Now you may object that eBay is right that the seller is always responsible for insuring the package. I happen to agree, the seller should be the one insuring the package; however, by allowing the words "optional insurance" eBay is facilitating a situation where a seller can con uninformed buyers into paying for insurance they shouldn't be paying for. There are also, no doubt, quite a number of sellers who have gotten burned because they thought that if buyers turned down "optional insurance" and the package got lost, that the buyer would be responsible.

Now take this situation: The buyer opted out of "optional insurance" - you the seller is now out the watch and the money because eBay made you give it back when the package was reported lost. A week later, UPS found the package and delivered it to your buyer who has already had his money returned. Now you are forced to beg the buyer to pay you for the watch. If he decides not to pay, what are you going to do, leave a negative feedback? You can't, which is a topic for another stupid business practice by eBay.

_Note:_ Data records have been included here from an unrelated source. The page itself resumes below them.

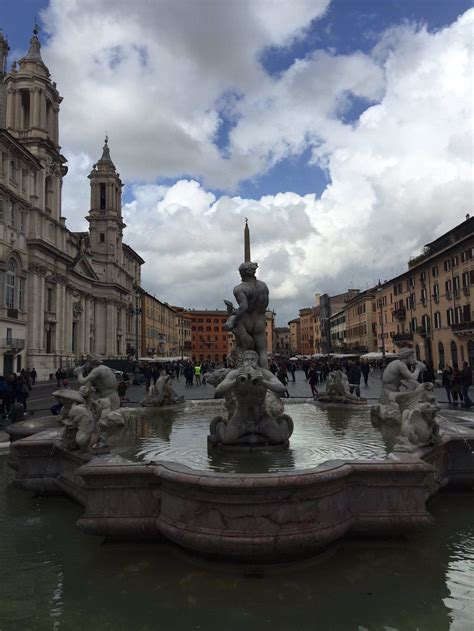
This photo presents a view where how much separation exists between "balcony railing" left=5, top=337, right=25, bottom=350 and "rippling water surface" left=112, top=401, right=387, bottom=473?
28879 millimetres

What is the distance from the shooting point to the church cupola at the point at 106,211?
73.8 m

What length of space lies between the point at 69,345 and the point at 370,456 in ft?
162

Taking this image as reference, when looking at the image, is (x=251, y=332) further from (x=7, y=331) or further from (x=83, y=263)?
(x=83, y=263)

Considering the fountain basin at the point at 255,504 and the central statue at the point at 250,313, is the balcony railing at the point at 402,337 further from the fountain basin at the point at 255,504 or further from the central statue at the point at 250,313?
the fountain basin at the point at 255,504

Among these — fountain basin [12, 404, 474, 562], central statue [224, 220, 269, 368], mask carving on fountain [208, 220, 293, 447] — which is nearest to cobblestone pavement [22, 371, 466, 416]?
central statue [224, 220, 269, 368]

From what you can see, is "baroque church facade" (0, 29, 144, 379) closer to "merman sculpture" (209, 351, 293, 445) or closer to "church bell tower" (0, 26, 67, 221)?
"church bell tower" (0, 26, 67, 221)

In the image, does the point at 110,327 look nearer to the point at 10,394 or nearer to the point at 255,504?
the point at 10,394

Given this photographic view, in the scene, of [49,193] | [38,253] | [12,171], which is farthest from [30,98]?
[38,253]

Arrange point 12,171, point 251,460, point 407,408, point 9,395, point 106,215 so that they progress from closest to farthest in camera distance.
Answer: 1. point 251,460
2. point 407,408
3. point 9,395
4. point 12,171
5. point 106,215

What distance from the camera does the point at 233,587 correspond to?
3.89 metres

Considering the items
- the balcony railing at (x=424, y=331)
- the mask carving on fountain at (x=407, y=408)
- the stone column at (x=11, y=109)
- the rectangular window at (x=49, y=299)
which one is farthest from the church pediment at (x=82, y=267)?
the mask carving on fountain at (x=407, y=408)

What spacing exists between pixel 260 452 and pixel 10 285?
122 feet

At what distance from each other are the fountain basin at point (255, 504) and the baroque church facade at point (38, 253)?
3461 cm

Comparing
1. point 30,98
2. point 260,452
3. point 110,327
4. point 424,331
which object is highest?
point 30,98
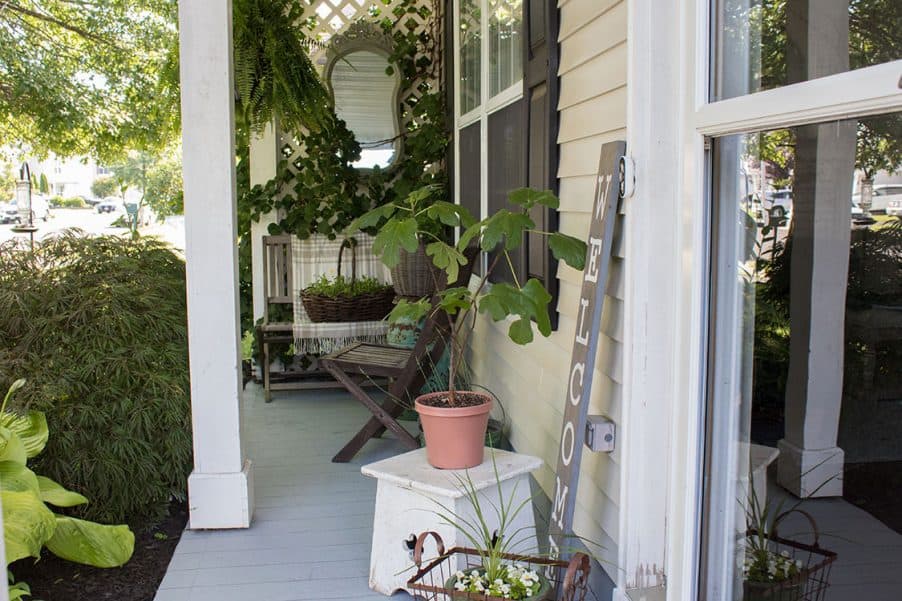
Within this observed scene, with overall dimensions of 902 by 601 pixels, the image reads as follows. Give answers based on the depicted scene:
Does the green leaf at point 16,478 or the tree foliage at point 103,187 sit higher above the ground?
the tree foliage at point 103,187

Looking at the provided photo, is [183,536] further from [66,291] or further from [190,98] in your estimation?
[190,98]

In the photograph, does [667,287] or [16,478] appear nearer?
[667,287]

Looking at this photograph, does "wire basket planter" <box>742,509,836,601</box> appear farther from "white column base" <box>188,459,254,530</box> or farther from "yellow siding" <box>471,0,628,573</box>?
"white column base" <box>188,459,254,530</box>

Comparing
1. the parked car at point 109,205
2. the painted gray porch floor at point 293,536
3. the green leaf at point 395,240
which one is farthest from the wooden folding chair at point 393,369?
the parked car at point 109,205

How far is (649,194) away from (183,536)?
2.03 m

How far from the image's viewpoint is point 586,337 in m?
2.15

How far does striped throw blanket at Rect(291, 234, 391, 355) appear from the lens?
4898 mm

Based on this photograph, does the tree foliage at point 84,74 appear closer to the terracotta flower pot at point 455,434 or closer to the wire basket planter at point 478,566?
the terracotta flower pot at point 455,434

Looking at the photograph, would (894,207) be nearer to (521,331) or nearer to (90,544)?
(521,331)

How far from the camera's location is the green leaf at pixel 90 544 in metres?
2.59

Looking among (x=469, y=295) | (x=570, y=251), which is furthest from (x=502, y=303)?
(x=469, y=295)

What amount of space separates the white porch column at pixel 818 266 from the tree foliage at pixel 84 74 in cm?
715

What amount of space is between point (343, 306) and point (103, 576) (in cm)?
235

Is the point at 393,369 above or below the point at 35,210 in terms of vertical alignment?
below
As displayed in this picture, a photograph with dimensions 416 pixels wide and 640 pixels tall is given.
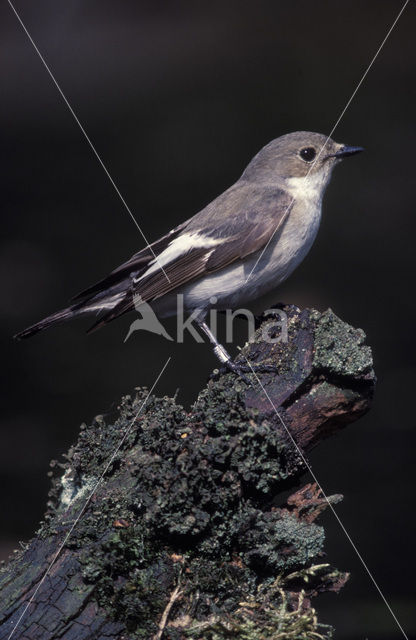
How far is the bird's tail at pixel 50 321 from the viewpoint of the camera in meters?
2.92

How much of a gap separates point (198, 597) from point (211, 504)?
0.22 metres

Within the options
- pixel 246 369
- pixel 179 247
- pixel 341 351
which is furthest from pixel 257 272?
pixel 341 351

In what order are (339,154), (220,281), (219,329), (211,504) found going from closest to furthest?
(211,504), (220,281), (339,154), (219,329)

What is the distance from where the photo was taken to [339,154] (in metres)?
3.28

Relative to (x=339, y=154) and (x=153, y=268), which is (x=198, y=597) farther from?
(x=339, y=154)

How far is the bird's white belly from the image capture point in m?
3.04

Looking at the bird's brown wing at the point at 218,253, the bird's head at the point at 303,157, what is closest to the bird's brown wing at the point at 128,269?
the bird's brown wing at the point at 218,253

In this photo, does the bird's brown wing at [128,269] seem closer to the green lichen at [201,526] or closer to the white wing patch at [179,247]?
the white wing patch at [179,247]

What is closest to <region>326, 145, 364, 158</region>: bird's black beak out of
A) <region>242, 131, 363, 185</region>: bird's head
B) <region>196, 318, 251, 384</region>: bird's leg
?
<region>242, 131, 363, 185</region>: bird's head

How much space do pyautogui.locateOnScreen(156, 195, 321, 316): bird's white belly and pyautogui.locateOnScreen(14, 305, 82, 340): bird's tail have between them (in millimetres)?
364

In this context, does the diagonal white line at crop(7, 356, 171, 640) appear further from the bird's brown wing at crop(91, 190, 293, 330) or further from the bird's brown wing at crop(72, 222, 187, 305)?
the bird's brown wing at crop(72, 222, 187, 305)

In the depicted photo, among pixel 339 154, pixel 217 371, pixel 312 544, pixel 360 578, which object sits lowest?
pixel 360 578

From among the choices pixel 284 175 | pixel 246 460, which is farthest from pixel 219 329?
pixel 246 460

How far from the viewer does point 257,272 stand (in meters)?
3.04
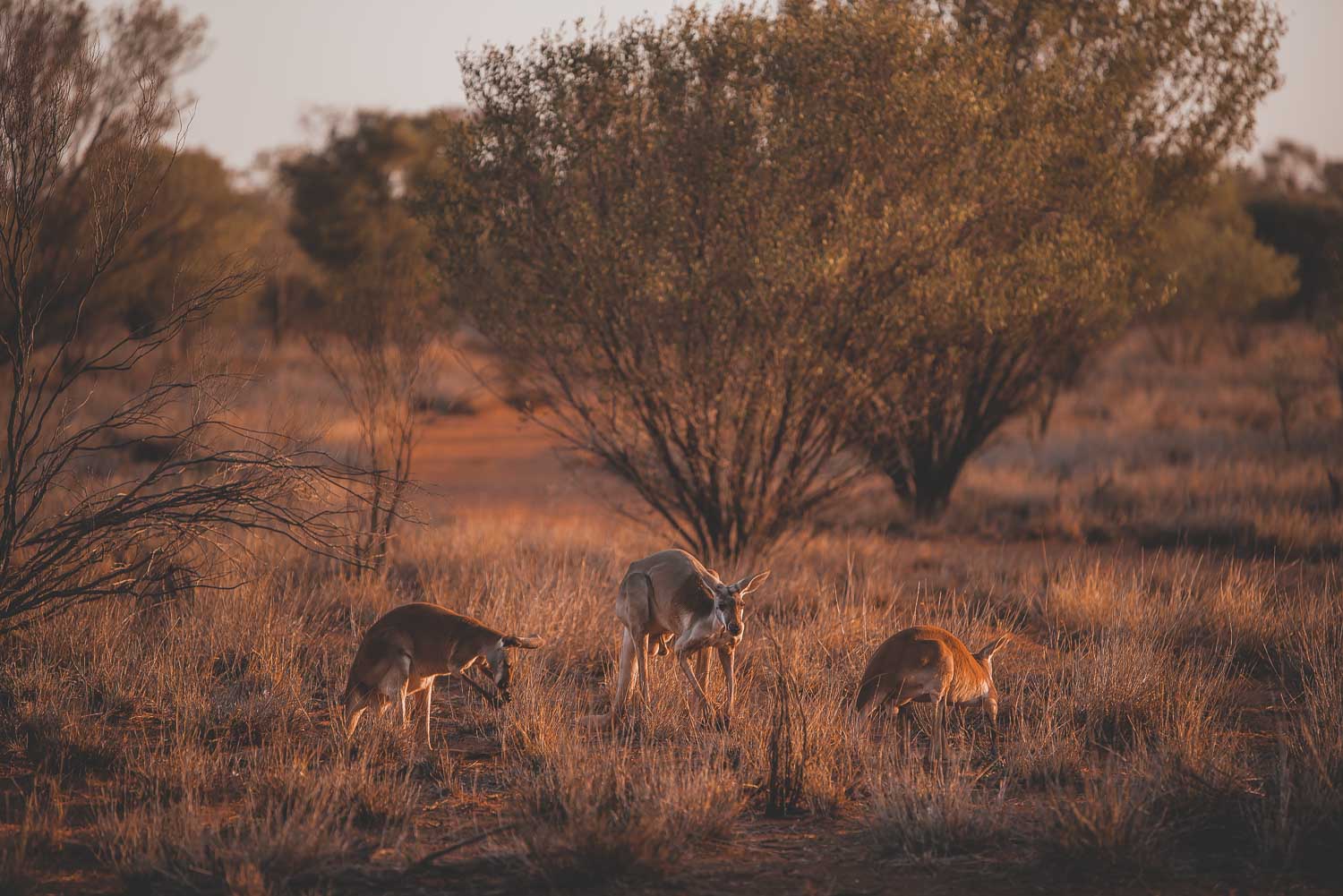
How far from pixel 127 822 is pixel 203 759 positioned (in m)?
0.72

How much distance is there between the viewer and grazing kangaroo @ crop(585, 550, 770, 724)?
5480 millimetres

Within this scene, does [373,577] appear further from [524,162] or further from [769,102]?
[769,102]

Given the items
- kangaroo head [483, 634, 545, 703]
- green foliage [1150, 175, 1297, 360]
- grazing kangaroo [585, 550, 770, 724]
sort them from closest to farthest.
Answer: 1. kangaroo head [483, 634, 545, 703]
2. grazing kangaroo [585, 550, 770, 724]
3. green foliage [1150, 175, 1297, 360]

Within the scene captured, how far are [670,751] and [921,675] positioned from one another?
55.0 inches

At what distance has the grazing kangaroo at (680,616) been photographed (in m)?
5.48

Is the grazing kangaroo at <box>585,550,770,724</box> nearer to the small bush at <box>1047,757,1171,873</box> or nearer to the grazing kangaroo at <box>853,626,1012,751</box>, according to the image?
the grazing kangaroo at <box>853,626,1012,751</box>

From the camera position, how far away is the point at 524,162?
31.9 feet

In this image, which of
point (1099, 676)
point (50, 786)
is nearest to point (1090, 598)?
point (1099, 676)

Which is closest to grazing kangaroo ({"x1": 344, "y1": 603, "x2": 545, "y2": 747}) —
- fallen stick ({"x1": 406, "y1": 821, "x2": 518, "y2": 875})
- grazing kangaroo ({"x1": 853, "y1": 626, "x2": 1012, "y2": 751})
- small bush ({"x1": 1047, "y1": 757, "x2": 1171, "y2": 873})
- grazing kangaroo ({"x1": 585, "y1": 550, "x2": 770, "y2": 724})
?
grazing kangaroo ({"x1": 585, "y1": 550, "x2": 770, "y2": 724})

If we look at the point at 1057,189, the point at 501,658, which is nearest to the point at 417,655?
the point at 501,658

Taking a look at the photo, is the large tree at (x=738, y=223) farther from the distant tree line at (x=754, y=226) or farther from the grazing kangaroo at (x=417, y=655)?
the grazing kangaroo at (x=417, y=655)

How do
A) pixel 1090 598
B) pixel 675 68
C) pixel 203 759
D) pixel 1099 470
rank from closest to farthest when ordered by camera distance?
pixel 203 759 < pixel 1090 598 < pixel 675 68 < pixel 1099 470

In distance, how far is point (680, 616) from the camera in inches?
223

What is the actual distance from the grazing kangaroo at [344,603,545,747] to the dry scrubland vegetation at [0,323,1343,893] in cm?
28
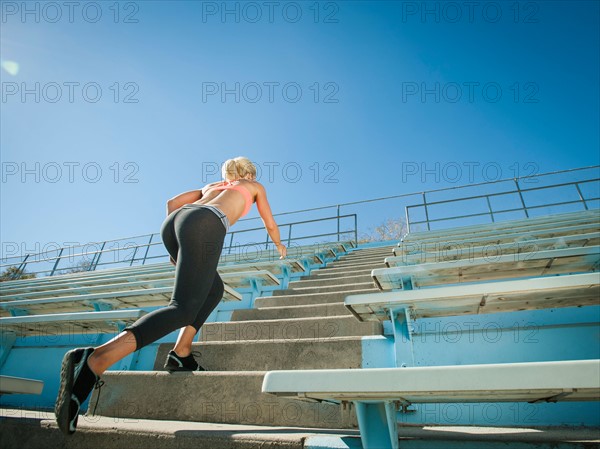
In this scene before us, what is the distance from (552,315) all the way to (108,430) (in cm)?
185

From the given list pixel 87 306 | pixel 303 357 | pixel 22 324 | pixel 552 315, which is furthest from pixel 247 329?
pixel 87 306

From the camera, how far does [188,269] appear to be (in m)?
1.27

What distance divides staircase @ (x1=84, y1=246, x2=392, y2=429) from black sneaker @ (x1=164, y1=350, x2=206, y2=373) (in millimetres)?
45

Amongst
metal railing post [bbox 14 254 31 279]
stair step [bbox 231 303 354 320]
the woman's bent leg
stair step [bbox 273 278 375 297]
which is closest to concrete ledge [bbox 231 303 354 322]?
stair step [bbox 231 303 354 320]

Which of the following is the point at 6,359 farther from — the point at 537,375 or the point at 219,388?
the point at 537,375

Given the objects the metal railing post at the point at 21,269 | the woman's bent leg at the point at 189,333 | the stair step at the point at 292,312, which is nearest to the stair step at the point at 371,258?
the stair step at the point at 292,312

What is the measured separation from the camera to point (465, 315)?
1.59 meters

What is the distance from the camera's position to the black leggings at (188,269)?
1148 millimetres

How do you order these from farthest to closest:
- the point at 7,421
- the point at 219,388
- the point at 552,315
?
1. the point at 552,315
2. the point at 219,388
3. the point at 7,421

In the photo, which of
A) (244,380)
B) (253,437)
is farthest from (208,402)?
(253,437)

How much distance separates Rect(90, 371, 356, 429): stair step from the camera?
132 cm

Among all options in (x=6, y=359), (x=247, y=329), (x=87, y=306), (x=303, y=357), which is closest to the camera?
(x=303, y=357)

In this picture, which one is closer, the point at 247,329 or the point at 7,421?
the point at 7,421

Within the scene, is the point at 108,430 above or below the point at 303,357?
below
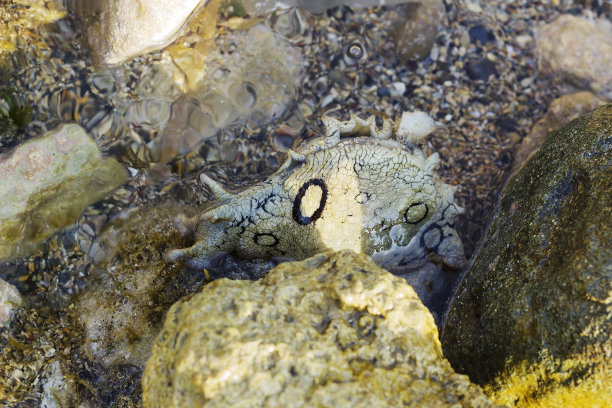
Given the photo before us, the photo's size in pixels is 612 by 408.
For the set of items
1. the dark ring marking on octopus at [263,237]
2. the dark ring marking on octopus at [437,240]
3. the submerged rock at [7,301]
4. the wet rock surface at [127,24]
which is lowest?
the submerged rock at [7,301]

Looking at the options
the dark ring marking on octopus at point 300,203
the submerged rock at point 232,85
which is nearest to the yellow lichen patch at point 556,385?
the dark ring marking on octopus at point 300,203

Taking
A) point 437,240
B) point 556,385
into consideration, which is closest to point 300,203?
point 437,240

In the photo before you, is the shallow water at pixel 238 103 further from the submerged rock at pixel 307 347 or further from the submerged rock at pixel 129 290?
the submerged rock at pixel 307 347

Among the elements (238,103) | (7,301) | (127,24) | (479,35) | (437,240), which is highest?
(127,24)

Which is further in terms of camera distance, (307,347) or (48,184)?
(48,184)

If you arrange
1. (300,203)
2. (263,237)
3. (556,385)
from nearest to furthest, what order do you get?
(556,385), (300,203), (263,237)

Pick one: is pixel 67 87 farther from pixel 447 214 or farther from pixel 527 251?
pixel 527 251

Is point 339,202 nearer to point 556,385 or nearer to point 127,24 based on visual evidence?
point 556,385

Then there are unscrupulous sellers who list "Optional Insurance" during the sale, but send an invoice to the final bidder as "insurance required".

If eBay simply announced that no one can put up an "optional insurance" feature then sellers won't get stuck in a situation as above, and buyers won't be fooled into paying for something the seller must always pay for anyway.

EBay shows contempt for both ends of its customer base. And that, my dear readers, is a business run by idiots.